Return every record exactly. Omit nothing.

*** Supplied material ***

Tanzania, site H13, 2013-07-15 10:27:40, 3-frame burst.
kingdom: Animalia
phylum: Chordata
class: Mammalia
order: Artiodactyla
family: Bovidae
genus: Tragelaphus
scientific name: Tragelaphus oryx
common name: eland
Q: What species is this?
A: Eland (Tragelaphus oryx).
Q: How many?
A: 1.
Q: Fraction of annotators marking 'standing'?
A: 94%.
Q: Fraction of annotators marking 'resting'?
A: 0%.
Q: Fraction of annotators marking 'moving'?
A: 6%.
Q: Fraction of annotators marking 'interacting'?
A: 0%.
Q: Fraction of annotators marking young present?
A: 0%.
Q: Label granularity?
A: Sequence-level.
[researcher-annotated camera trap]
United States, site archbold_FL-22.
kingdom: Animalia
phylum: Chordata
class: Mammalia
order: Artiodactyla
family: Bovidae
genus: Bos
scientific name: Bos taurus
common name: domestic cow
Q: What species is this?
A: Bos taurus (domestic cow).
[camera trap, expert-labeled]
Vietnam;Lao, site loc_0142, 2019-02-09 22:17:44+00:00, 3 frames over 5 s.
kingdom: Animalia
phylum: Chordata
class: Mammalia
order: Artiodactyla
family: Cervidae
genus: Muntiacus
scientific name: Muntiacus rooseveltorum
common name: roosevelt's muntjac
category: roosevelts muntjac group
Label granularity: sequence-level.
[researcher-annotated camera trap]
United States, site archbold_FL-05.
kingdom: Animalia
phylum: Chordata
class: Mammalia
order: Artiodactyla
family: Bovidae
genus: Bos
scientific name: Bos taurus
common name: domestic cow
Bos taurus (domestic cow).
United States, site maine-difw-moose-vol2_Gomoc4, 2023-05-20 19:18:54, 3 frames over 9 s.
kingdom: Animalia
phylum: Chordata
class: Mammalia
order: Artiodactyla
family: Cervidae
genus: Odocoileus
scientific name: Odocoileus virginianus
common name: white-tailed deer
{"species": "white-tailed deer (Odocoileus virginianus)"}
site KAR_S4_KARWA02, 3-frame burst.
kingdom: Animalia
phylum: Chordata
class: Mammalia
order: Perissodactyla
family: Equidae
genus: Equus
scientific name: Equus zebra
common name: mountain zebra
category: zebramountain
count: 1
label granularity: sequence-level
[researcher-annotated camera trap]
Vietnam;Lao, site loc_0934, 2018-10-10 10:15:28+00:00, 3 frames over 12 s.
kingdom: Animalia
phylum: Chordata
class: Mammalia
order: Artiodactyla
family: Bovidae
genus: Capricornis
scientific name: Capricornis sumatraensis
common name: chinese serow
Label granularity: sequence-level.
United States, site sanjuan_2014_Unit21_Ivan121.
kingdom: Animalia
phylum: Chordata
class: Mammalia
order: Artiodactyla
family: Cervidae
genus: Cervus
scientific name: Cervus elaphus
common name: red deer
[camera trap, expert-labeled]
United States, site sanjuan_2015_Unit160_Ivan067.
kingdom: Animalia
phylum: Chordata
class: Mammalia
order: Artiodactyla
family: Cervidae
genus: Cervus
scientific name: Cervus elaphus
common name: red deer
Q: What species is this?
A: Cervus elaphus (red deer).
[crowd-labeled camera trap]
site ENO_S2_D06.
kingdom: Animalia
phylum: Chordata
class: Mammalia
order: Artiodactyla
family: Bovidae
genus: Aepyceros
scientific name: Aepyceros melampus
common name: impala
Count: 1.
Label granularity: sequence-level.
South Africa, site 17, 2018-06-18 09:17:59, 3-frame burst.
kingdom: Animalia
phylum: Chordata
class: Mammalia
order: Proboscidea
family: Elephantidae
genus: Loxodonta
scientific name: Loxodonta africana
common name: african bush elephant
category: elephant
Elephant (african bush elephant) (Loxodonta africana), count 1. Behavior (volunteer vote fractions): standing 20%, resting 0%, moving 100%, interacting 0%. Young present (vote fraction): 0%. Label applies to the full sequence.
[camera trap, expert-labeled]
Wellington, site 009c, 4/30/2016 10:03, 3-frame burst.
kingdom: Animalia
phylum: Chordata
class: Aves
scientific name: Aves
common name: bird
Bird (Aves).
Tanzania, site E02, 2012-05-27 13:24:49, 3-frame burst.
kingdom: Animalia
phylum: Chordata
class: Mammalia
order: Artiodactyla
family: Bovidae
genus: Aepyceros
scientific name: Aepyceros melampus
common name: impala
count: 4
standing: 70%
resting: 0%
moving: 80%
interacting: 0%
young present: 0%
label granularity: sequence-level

***

**Written answer:**
Tanzania, site H13, 2013-07-15 10:27:40, 3-frame burst.
kingdom: Animalia
phylum: Chordata
class: Mammalia
order: Artiodactyla
family: Bovidae
genus: Tragelaphus
scientific name: Tragelaphus oryx
common name: eland
Q: What species is this?
A: Eland (Tragelaphus oryx).
Q: How many?
A: 1.
Q: Fraction of annotators marking 'standing'?
A: 94%.
Q: Fraction of annotators marking 'resting'?
A: 0%.
Q: Fraction of annotators marking 'moving'?
A: 6%.
Q: Fraction of annotators marking 'interacting'?
A: 0%.
Q: Fraction of annotators marking young present?
A: 0%.
Q: Label granularity?
A: Sequence-level.
[researcher-annotated camera trap]
United States, site archbold_FL-22.
kingdom: Animalia
phylum: Chordata
class: Mammalia
order: Artiodactyla
family: Bovidae
genus: Bos
scientific name: Bos taurus
common name: domestic cow
Q: What species is this?
A: Bos taurus (domestic cow).
[camera trap, expert-labeled]
Vietnam;Lao, site loc_0142, 2019-02-09 22:17:44+00:00, 3 frames over 5 s.
kingdom: Animalia
phylum: Chordata
class: Mammalia
order: Artiodactyla
family: Cervidae
genus: Muntiacus
scientific name: Muntiacus rooseveltorum
common name: roosevelt's muntjac
category: roosevelts muntjac group
Label granularity: sequence-level.
[researcher-annotated camera trap]
United States, site archbold_FL-05.
kingdom: Animalia
phylum: Chordata
class: Mammalia
order: Artiodactyla
family: Bovidae
genus: Bos
scientific name: Bos taurus
common name: domestic cow
Bos taurus (domestic cow).
United States, site maine-difw-moose-vol2_Gomoc4, 2023-05-20 19:18:54, 3 frames over 9 s.
kingdom: Animalia
phylum: Chordata
class: Mammalia
order: Artiodactyla
family: Cervidae
genus: Odocoileus
scientific name: Odocoileus virginianus
common name: white-tailed deer
{"species": "white-tailed deer (Odocoileus virginianus)"}
site KAR_S4_KARWA02, 3-frame burst.
kingdom: Animalia
phylum: Chordata
class: Mammalia
order: Perissodactyla
family: Equidae
genus: Equus
scientific name: Equus zebra
common name: mountain zebra
category: zebramountain
count: 1
label granularity: sequence-level
[researcher-annotated camera trap]
Vietnam;Lao, site loc_0934, 2018-10-10 10:15:28+00:00, 3 frames over 12 s.
kingdom: Animalia
phylum: Chordata
class: Mammalia
order: Artiodactyla
family: Bovidae
genus: Capricornis
scientific name: Capricornis sumatraensis
common name: chinese serow
Label granularity: sequence-level.
United States, site sanjuan_2014_Unit21_Ivan121.
kingdom: Animalia
phylum: Chordata
class: Mammalia
order: Artiodactyla
family: Cervidae
genus: Cervus
scientific name: Cervus elaphus
common name: red deer
[camera trap, expert-labeled]
United States, site sanjuan_2015_Unit160_Ivan067.
kingdom: Animalia
phylum: Chordata
class: Mammalia
order: Artiodactyla
family: Cervidae
genus: Cervus
scientific name: Cervus elaphus
common name: red deer
Q: What species is this?
A: Cervus elaphus (red deer).
[crowd-labeled camera trap]
site ENO_S2_D06.
kingdom: Animalia
phylum: Chordata
class: Mammalia
order: Artiodactyla
family: Bovidae
genus: Aepyceros
scientific name: Aepyceros melampus
common name: impala
Count: 1.
Label granularity: sequence-level.
South Africa, site 17, 2018-06-18 09:17:59, 3-frame burst.
kingdom: Animalia
phylum: Chordata
class: Mammalia
order: Proboscidea
family: Elephantidae
genus: Loxodonta
scientific name: Loxodonta africana
common name: african bush elephant
category: elephant
Elephant (african bush elephant) (Loxodonta africana), count 1. Behavior (volunteer vote fractions): standing 20%, resting 0%, moving 100%, interacting 0%. Young present (vote fraction): 0%. Label applies to the full sequence.
[camera trap, expert-labeled]
Wellington, site 009c, 4/30/2016 10:03, 3-frame burst.
kingdom: Animalia
phylum: Chordata
class: Aves
scientific name: Aves
common name: bird
Bird (Aves).
Tanzania, site E02, 2012-05-27 13:24:49, 3-frame burst.
kingdom: Animalia
phylum: Chordata
class: Mammalia
order: Artiodactyla
family: Bovidae
genus: Aepyceros
scientific name: Aepyceros melampus
common name: impala
count: 4
standing: 70%
resting: 0%
moving: 80%
interacting: 0%
young present: 0%
label granularity: sequence-level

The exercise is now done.